Assistant Provost Cheryl Young leads Global Initiatives, the campus center responsible for globally focused efforts and programming, including International Student & Scholar Services and Study Abroad.
According to Young, she, Provost Phyllis Callahan and other Global Initiatives members are currently discussing whether any winter term or spring term studying abroad programs through the university will be canceled.
"Our focus the past two weeks has been on our students in Paris and in Europe and in Luxembourg - the students who are there right now, and we're only now getting to the 'what ifs' for winter term," said Young.
While currently the university has not canceled any winter term study abroad programs, this is subject to change as the Global Initiatives team examines and reviews each of the 38 winter term programs.
One of the criteria being considered in the review is the Worldwide Travel Alert issued by the U.S. Department of State on Nov. 23. Young said the alert warned about possible risk due to terrorist threats worldwide, not just in Europe.
"A lot of people are saying the need is specific to Europe; it is not - this is a worldwide alert," said Young. "So we're looking at all of our programs, not just the ones in Europe. We're looking at programs in Washington D.C., New York City, Florida, San Francisco - this is a worldwide caution and it does include the United States."
The team is also reviewing the itineraries of each program and assessing the risk of each city and specific location the program plans to travel to, in addition to the risk associated with the program's country or region.
Junior Olivia Vandervoort was in Paris last winter term during the Charlie Hebdo shooting on Jan. 7. Vandervoort said that although the shooting scared her, she felt safe to stay in Paris after the attack.
"It was initially scary when there were still fugitives and we were locked down, but we were very certain that we were in good hands, and I sort of looked at it like it was something that could have happened anywhere," said Vandervoort. "I was in a very safe city, and I was going to be smart about what I was doing and not do anything unsafe; overall I just felt very safe and felt like the program was looking out for us."
Young said she does not want students to study abroad if they feel unsafe.
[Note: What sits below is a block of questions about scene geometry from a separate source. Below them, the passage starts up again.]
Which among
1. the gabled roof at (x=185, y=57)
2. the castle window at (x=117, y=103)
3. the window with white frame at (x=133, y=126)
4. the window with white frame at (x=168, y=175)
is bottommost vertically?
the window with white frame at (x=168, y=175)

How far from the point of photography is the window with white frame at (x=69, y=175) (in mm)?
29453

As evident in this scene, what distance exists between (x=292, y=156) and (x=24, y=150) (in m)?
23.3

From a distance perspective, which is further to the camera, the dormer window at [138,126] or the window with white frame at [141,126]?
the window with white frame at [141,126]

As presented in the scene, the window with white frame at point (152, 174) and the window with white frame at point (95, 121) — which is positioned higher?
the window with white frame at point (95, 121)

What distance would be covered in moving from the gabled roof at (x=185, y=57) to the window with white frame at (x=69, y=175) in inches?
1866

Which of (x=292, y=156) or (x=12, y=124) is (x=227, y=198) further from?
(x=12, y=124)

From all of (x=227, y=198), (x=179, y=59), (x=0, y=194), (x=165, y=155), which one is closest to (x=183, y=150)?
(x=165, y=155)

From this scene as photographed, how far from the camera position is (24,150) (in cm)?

However, she hopes that students will not forfeit their goals due to fear.
"I think that what should guide your study abroad decision are your professional, personal and academic goals," said Young. "You can't predict what is going to happen on any given day, you can't let fear guide where you go and what you do. In my opinion, you shouldn't let fear guide where you choose to study abroad, it should be goals that decide where you study."